Criss Angel – Believe – the Las Vegas Show

Since the Mindfreak shows were aired on A&E in 2005 and 2006, I always enjoyed watching Criss Angel shows. I think he is the best in his class.

So naturally, when I found out that they built an $85 million theater in the Luxor for a Criss Angel and Cirque du Soleil collaboration, I was eager to go and see the show.

Last Sunday we drove to Las Vegas with the sole purpose of going to the 10:00pm showing of Believe.

Fortunately, I didn’t read the reviews before. Here are a few samples:

They are absolutely AWFUL.

If I had read these reviews before booking, I would never have gone.
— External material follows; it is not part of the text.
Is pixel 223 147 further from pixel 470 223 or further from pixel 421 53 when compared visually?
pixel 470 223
I actually enjoyed the show. It was an experience and adventure. Criss Angel staple tricks are appearing and disappearing, levitation and mentalism. He did some of that. He also did a few slight of hand tricks, like the classic pulling doves out of handkerchiefs. All of it done masterfully.
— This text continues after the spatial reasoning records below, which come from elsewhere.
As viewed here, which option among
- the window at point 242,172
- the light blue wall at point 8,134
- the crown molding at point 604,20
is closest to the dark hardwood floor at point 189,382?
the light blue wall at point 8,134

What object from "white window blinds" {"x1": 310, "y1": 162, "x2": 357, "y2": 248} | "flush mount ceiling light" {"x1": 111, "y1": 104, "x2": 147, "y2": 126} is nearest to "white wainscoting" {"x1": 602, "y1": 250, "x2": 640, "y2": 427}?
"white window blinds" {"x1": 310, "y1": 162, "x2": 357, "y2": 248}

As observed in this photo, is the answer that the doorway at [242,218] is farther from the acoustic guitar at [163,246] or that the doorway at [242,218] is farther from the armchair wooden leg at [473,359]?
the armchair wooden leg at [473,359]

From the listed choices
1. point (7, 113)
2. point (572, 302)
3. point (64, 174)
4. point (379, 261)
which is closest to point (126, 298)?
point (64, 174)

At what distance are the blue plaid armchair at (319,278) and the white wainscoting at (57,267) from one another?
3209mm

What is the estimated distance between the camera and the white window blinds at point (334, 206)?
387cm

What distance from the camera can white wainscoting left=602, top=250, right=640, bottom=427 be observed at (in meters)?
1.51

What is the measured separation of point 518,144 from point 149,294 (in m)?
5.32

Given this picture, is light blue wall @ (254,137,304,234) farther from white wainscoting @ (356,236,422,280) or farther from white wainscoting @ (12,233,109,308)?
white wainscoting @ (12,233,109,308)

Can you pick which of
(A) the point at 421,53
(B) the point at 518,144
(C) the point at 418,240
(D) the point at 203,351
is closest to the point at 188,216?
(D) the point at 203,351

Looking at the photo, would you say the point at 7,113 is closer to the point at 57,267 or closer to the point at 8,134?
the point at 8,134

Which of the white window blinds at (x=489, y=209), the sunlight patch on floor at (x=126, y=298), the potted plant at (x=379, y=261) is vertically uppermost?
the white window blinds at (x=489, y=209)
The Cirque du Soleil dancing and occasional acrobatics fit well within the story line and the music, as always, was superb and contributed in a large way to the experience.

One thing I found that was new was the clever way the show mixed video with reality. There were several occasions or stunts where characters walked onto the stage out of a screen, or walked or jumped from the stage into the screen. At one time, a flock of doves (lots of them) appeared to be flying out of a screen, right into the audience, to the back of the theater, where they disappeared.

There were also sequences where you could not quite tell  what was video and what was stage reality.

When you see Criss Angel critics, bloggers or commentators, they often talk about how he “fakes” things by hanging from wires, or body doubles, etc.

HELLOOOO. This is an illusionist. When he is suspended from the air, or apparently walking on water or up a wall, he is hanging from SOMETHING.  How else would this be working. When he is performing a mentalist trick, he is not reading the person’s mind. He is simply using some trickery that has not occurred to you and he has diverted your attention from the trickery sufficiently to fool you. I also got a kick out of the people commenting about being able to see the cables suspending the human angles flying. Duh! This is Cirque du Soleil. Did they really think that we were going to think the angels actually flew?

On the other hand, of course, Criss Angel should have anticipated that, and not have an act of flying angels at all — they really didn’t add to the story and we could have been fine without it.

My main criticism was  that there was not as much magic as I would have liked. I saw David Copperfield a year or two ago live, and while I thought some of his stuff was dated, he did a lot more active magic and not so much fluff.

So yes, I can see how Believe might not have the 10 year contract lifetime, and how it might eventually flop, unless he cleans  up some of the rough edges and listens to the critics.

Because, after all, the reviews are absolutely miserable. And there must be some kernel of truth.